■ Exercise instructions ■
(1) In the essay "I Take It Back," what two things can the writer's son do on his daddy's computer?
(2) Echo word for word the part of the essay "I Take It Back" that begins at the words "I usually had" and stops after "those uncharitable thoughts.".

■ Extract to read ■
I Take It Back.
As a teenager I heard a radio personality say, "Before I was a father, I had six different theories on how to raise children. Now I have six children, and no theories." As a parent, I still see the humor in the statement, but I also hear the wry truth behind the quip. I knew so much before I had kids, and now I am content to be utterly clueless about anybody's children but my own. (And I'm clueless about my own at least half the time.)
I usually had enough sense as a young adult to not voice my opinions about how other people were raising their children, since I knew anything I said would be that much more likely to come back and haunt me. What happened in my head was an entirely different story, and I am now offering a formal retraction for all those uncharitable thoughts.
I once thought that a child old enough to use a computer mouse was certainly old enough to be toilet-trained. I take it back. My son can do 25-piece puzzles online and type most of the alphabet on his daddy's computer, but the mere suggestion of Thomas the Train underpants is enough to propel him into a screaming fury.
I once believed that a mother who was even remotely attentive would never need to scrub crayon marks off the wall. I take it back. Crayons and large flat surfaces are drawn to each other with a force that puts mere gravity to shame. My walls never had a chance. (And while I'm at it, I'm sorry about the dining room in the house on 39th Street, Mom.)
I used to think that a child who sucked his thumb, used a pacifier, or carried a blankie around past the age of two was a sure indication of a weak-willed mother. I take it back. If promises of nickels, the application of Tobasco sauce, the forced wearing of mittens, strategically placed Band-Aids, the prospect of orthodontia, and sensational descriptions of permanently deformed hands couldn't pry my 7-year-old's fingers out of her mouth, I defy even the combined forces of the U.S. Armed Forces to accomplish the task.

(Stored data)
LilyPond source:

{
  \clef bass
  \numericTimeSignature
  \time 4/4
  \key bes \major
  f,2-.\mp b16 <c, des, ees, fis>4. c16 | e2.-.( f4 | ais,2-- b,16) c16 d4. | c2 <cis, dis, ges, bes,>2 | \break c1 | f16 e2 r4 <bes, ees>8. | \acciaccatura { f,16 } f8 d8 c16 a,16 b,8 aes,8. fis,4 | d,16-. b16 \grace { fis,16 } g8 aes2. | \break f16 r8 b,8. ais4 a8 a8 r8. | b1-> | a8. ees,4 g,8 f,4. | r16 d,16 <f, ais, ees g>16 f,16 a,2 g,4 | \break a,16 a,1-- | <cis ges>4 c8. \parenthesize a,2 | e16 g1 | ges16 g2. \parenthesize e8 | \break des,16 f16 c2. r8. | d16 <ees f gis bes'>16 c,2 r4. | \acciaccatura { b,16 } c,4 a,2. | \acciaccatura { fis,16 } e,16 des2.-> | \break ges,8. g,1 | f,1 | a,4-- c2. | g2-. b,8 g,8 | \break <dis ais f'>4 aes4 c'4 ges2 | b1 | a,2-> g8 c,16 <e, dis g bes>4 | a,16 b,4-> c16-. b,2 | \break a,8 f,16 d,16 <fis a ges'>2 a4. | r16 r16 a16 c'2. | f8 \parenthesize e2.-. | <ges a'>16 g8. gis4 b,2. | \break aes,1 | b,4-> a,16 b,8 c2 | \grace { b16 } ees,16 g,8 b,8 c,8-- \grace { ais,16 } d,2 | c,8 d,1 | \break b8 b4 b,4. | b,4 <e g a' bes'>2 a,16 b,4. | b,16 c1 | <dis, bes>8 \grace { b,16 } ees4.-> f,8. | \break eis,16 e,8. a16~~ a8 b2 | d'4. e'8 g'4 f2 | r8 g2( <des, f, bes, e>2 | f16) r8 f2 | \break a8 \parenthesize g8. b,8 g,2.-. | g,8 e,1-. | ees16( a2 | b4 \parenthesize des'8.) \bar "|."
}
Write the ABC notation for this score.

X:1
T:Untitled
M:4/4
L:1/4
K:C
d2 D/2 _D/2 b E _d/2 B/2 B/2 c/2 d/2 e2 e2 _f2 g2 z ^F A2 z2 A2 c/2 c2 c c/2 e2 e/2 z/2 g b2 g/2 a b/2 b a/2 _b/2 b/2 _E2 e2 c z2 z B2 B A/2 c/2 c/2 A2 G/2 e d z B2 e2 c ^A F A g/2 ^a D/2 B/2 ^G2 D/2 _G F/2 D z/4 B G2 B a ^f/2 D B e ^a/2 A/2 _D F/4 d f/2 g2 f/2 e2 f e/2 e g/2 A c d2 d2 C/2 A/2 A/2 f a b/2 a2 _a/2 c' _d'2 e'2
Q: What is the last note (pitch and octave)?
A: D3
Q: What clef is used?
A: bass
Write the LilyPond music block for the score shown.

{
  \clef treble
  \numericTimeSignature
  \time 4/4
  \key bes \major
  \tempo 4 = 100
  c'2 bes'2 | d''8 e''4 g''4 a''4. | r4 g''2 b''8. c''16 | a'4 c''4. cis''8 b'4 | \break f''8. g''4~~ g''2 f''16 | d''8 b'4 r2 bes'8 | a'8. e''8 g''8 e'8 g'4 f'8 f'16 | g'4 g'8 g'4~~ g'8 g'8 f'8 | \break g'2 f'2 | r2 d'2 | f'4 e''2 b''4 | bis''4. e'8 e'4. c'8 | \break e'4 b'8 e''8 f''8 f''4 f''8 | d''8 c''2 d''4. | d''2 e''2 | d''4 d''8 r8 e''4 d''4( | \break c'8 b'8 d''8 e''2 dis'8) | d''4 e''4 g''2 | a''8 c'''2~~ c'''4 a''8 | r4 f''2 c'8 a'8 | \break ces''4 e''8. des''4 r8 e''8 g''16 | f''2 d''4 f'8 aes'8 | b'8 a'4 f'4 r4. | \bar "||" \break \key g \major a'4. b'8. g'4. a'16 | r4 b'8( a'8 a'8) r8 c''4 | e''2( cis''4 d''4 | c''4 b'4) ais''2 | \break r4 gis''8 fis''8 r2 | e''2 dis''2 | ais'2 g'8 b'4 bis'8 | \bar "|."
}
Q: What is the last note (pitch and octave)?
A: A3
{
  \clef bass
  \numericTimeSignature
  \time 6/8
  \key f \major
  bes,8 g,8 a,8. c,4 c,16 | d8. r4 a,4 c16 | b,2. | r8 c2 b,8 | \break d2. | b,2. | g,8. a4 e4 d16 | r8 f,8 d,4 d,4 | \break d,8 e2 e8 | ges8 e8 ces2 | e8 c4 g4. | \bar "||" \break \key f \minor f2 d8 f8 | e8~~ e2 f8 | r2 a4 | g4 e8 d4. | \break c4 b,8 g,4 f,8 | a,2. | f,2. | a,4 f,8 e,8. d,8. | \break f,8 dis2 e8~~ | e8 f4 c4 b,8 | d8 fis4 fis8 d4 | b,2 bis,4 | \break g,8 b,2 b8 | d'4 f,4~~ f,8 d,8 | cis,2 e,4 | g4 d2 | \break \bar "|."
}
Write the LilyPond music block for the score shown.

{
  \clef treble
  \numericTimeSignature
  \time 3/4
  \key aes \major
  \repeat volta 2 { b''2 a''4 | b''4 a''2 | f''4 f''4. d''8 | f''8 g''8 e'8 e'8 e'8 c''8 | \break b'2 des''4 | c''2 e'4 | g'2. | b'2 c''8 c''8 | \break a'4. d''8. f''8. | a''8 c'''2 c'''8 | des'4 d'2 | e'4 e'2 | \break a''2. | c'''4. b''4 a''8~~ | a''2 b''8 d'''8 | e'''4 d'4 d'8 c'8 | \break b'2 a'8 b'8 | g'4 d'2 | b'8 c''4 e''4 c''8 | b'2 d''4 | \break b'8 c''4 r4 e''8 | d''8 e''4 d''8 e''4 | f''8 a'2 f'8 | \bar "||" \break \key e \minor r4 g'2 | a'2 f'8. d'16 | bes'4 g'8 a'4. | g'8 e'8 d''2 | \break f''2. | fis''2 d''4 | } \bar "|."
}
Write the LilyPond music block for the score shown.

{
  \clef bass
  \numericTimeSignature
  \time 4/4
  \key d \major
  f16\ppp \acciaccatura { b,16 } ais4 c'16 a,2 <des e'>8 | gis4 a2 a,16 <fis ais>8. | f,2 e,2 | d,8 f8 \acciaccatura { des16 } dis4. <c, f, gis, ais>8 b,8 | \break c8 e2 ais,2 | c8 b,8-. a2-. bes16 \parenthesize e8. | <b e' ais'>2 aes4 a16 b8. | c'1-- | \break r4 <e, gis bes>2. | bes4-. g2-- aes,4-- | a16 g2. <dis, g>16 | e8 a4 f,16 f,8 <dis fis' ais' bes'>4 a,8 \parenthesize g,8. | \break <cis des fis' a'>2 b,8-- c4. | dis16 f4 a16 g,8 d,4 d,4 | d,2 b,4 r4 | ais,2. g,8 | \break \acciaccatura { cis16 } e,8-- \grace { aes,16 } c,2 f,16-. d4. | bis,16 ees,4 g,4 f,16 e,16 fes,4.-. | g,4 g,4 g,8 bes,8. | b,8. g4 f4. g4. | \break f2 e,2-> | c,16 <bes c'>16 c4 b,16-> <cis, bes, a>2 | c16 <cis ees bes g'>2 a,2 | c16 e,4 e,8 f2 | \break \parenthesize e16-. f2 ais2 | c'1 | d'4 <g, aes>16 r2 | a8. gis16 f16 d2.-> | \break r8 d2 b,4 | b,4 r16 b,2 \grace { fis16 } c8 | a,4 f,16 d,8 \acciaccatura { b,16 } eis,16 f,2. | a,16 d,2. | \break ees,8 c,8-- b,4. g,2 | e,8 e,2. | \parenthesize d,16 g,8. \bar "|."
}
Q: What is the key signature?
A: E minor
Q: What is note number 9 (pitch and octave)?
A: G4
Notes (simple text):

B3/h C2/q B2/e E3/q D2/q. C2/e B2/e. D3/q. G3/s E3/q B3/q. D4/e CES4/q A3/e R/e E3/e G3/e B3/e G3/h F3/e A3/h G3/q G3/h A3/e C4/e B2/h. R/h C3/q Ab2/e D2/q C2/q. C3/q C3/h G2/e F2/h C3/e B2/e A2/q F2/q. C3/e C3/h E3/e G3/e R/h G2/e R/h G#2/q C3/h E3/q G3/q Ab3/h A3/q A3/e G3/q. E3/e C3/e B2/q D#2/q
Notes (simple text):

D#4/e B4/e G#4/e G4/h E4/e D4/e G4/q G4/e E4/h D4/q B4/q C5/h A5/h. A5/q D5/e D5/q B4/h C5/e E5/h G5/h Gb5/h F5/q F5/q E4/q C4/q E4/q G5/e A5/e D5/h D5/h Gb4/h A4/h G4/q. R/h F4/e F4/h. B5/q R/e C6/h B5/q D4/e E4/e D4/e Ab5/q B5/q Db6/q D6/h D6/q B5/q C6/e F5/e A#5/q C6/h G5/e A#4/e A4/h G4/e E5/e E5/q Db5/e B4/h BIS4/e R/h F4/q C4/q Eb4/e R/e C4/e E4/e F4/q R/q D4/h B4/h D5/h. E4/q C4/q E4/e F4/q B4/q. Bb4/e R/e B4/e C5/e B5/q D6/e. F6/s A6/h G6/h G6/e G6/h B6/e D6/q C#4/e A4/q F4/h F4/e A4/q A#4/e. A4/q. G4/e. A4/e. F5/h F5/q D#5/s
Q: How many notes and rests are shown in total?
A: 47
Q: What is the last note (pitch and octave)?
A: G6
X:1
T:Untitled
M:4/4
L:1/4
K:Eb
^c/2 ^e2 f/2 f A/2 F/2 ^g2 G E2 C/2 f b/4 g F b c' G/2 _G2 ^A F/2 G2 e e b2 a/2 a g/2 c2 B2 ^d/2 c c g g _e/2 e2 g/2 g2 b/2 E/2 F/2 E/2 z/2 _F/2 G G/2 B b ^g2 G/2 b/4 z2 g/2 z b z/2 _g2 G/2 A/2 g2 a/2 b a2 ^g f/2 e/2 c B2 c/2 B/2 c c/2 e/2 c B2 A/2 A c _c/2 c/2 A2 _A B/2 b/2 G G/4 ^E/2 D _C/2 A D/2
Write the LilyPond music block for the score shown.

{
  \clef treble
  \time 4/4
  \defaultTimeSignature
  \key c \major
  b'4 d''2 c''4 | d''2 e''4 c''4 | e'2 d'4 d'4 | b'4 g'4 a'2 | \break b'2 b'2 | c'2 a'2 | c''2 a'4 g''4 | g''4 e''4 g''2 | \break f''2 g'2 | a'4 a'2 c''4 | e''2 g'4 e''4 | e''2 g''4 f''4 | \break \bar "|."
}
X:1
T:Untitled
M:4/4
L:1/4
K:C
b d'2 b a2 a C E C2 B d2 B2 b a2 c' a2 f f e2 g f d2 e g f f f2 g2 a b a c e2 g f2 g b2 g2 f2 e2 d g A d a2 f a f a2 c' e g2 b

■ Answers to the exercise ■
(1) He can do 25-piece puzzles online and type most of the alphabet.

(2)
I usually had enough sense as a young adult to not voice my opinions about how other people were raising their children, since I knew anything I said would be that much more likely to come back and haunt me. What happened in my head was an entirely different story, and I am now offering a formal retraction for all those uncharitable thoughts.